■ TASK REQUIREMENTS ■
Give as output the line that contains "Given the objects", followed by every remaining line of the entries, unchanged and with nothing added.

■ TASK MATERIAL ■

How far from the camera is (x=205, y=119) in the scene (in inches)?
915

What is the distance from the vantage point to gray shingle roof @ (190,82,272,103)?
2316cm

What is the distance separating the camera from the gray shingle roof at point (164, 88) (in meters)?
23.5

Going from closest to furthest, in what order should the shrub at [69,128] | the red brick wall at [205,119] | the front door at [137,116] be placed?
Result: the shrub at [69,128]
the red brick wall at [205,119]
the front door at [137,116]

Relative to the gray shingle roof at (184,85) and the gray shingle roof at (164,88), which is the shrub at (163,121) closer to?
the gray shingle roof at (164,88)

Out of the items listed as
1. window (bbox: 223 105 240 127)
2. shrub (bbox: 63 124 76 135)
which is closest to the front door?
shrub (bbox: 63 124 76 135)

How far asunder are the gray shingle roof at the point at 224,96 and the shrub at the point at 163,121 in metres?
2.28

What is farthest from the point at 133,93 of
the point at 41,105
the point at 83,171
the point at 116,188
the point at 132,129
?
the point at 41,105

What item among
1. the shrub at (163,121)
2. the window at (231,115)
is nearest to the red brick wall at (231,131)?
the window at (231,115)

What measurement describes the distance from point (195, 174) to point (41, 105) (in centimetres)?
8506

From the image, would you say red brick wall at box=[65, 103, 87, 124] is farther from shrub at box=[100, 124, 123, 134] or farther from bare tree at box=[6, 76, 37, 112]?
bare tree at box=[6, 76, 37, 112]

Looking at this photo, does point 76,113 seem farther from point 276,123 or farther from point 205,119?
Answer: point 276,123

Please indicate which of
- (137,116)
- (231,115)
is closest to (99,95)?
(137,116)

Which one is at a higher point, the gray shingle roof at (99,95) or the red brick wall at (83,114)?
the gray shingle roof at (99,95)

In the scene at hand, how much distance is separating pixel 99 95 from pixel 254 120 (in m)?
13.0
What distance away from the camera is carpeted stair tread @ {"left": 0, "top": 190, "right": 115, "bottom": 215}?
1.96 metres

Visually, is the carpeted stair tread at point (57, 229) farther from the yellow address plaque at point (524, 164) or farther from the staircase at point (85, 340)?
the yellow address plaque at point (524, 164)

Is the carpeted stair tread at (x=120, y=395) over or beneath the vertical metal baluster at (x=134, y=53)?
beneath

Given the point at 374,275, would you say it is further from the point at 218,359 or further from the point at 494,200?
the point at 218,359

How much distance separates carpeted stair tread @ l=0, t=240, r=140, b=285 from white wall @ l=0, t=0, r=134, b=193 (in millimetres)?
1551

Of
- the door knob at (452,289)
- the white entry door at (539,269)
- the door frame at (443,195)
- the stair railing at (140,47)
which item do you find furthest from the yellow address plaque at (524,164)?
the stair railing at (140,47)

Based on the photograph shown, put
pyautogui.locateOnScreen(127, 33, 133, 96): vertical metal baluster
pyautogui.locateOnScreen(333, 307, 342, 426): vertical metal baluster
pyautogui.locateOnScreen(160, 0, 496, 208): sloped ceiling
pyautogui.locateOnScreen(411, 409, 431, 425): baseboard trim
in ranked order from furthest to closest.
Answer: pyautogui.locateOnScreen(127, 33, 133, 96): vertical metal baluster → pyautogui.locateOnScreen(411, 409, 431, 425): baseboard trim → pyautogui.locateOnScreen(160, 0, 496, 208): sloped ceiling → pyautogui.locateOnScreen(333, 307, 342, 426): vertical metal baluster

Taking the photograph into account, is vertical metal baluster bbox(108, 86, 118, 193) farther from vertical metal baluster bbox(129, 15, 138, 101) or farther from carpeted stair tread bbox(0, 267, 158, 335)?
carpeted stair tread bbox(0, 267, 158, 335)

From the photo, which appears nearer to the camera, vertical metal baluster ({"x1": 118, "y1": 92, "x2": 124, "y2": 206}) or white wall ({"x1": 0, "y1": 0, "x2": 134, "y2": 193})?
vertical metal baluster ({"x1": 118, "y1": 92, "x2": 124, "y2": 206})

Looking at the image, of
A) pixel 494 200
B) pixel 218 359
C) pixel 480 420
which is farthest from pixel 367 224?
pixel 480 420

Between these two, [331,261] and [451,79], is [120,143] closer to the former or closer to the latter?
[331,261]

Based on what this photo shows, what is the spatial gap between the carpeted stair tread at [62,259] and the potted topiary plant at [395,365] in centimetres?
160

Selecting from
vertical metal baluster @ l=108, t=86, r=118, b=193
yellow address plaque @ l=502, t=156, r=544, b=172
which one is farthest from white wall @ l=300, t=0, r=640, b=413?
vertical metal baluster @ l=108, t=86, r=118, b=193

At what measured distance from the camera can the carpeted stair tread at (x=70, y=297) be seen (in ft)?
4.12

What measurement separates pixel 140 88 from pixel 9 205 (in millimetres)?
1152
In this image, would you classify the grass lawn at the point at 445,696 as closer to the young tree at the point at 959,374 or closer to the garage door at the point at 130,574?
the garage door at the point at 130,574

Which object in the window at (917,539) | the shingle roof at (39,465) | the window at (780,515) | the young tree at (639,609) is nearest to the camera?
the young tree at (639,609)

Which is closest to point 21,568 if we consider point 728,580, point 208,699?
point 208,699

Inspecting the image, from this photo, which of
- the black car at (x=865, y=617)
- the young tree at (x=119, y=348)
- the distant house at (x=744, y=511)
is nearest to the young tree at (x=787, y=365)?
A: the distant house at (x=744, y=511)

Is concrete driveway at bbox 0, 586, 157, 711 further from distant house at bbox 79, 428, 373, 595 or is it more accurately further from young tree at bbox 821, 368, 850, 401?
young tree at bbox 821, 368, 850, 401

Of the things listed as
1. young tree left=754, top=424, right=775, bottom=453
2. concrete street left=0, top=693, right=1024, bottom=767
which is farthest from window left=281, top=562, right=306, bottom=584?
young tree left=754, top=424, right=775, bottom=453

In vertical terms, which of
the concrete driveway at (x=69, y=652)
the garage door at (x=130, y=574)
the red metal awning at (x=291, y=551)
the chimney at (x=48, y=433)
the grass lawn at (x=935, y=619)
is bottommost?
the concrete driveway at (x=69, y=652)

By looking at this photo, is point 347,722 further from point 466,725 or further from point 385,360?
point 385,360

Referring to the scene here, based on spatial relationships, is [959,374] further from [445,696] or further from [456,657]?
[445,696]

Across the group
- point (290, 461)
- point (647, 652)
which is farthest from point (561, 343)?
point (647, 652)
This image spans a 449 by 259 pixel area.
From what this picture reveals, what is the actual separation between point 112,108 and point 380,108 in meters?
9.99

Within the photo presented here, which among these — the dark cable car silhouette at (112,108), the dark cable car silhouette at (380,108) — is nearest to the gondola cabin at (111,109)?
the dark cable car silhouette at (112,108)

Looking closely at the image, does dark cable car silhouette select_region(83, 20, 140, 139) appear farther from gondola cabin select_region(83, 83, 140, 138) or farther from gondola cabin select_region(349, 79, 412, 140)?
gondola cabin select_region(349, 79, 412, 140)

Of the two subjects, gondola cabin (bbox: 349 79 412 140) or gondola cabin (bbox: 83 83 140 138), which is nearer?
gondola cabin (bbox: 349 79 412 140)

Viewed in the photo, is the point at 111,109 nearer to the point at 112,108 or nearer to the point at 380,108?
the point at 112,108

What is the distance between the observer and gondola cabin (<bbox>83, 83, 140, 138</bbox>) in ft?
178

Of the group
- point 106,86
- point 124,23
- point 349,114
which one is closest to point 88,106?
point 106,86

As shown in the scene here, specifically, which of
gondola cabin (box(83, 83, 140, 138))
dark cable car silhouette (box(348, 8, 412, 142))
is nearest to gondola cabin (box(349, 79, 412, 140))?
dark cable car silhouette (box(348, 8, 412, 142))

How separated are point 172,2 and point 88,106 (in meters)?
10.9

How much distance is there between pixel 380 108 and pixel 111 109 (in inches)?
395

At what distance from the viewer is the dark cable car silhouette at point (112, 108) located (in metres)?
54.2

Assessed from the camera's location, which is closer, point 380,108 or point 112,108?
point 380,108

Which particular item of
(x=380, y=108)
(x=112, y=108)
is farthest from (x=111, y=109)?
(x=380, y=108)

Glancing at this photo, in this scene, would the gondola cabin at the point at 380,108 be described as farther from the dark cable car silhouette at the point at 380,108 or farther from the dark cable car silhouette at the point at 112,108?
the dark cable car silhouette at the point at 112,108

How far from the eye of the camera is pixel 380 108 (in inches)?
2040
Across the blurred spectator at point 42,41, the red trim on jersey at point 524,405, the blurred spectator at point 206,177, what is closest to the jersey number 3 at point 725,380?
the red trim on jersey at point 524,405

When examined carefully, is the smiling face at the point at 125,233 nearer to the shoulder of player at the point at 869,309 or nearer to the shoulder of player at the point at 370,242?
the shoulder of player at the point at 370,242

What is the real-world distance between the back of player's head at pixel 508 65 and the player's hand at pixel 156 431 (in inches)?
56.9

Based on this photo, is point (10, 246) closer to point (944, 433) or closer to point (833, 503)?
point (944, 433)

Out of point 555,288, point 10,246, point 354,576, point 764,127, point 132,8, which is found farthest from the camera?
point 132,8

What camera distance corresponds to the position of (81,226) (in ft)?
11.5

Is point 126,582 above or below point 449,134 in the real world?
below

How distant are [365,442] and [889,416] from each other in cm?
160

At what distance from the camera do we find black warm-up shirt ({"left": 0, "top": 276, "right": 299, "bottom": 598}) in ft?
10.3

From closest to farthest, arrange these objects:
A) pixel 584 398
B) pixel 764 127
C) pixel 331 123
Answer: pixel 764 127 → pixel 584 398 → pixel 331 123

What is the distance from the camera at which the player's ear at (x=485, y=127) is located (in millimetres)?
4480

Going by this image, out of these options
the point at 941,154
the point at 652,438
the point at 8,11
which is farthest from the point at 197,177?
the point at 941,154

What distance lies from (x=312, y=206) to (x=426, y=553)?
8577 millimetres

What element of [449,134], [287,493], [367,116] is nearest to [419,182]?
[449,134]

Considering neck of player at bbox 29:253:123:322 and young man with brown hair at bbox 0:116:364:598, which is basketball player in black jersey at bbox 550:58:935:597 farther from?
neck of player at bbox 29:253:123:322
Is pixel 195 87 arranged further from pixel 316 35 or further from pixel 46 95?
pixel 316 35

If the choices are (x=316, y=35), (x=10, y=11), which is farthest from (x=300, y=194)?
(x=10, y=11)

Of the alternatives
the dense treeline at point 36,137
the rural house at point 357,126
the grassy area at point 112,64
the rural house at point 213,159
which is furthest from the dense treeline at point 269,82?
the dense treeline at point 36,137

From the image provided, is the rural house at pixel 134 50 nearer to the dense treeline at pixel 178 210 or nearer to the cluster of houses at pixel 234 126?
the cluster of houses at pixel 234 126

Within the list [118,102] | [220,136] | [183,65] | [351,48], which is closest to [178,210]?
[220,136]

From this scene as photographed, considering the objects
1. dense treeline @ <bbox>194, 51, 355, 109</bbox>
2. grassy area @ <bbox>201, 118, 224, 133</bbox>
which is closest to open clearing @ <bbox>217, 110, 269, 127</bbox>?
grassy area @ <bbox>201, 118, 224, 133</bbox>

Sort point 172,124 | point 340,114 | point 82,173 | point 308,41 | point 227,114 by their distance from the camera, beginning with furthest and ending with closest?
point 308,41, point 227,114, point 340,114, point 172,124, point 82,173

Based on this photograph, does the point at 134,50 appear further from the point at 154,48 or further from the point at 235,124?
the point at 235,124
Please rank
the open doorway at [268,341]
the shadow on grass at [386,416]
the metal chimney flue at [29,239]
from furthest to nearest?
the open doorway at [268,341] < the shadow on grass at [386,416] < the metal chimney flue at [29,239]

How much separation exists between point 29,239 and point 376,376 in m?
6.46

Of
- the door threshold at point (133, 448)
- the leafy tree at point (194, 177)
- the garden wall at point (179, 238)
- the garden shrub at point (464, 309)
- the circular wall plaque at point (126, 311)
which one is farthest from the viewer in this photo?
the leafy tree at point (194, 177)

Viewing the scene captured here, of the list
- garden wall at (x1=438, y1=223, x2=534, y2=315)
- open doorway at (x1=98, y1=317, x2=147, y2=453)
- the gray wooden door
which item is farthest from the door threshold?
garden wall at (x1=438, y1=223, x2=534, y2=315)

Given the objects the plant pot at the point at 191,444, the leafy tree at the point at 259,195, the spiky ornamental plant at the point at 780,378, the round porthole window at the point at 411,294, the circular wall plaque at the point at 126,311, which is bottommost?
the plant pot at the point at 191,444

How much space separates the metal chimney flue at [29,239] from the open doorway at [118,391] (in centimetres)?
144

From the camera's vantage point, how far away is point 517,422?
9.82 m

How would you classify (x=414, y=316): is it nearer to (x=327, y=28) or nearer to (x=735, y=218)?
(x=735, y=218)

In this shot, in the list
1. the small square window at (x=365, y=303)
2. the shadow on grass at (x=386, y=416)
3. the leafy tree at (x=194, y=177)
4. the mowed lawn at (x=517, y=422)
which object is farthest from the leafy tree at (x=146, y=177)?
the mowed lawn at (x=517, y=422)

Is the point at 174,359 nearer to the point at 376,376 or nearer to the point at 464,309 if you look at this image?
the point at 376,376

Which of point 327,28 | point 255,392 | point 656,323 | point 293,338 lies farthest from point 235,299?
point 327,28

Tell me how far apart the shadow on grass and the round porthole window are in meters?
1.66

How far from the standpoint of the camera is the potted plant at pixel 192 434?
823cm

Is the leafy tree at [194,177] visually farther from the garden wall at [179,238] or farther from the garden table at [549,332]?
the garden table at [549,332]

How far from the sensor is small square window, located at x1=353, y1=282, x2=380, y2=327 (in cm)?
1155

■ RESPONSE ■
Given the objects the plant pot at the point at 191,444, the leafy tree at the point at 259,195, the spiky ornamental plant at the point at 780,378, the round porthole window at the point at 411,294, the circular wall plaque at the point at 126,311, which is bottommost?
the plant pot at the point at 191,444

How much space separates the metal chimney flue at [29,239] from the open doorway at [118,391] (in centimetres)?
144

From the camera's vantage point, how far away is point 517,422?
9.82 m

How would you classify (x=414, y=316): is it nearer to (x=327, y=28) or nearer to (x=735, y=218)?
(x=735, y=218)

In this shot, in the list
1. the small square window at (x=365, y=303)
2. the shadow on grass at (x=386, y=416)
3. the leafy tree at (x=194, y=177)
4. the mowed lawn at (x=517, y=422)
which object is farthest from the leafy tree at (x=146, y=177)?
the mowed lawn at (x=517, y=422)

Is the point at 174,359 nearer to the point at 376,376 or nearer to the point at 464,309 if you look at this image?
the point at 376,376

Which of point 327,28 | point 255,392 | point 656,323 | point 293,338 lies farthest from point 235,299?
point 327,28

Tell me how far apart the shadow on grass and the round porthole window are in meters?
1.66

How far from the standpoint of the camera is the potted plant at pixel 192 434?
823cm

Is the leafy tree at [194,177] visually farther from the garden wall at [179,238] or farther from the garden table at [549,332]?
the garden table at [549,332]

How far from the sensor is small square window, located at x1=353, y1=282, x2=380, y2=327 (in cm)?
1155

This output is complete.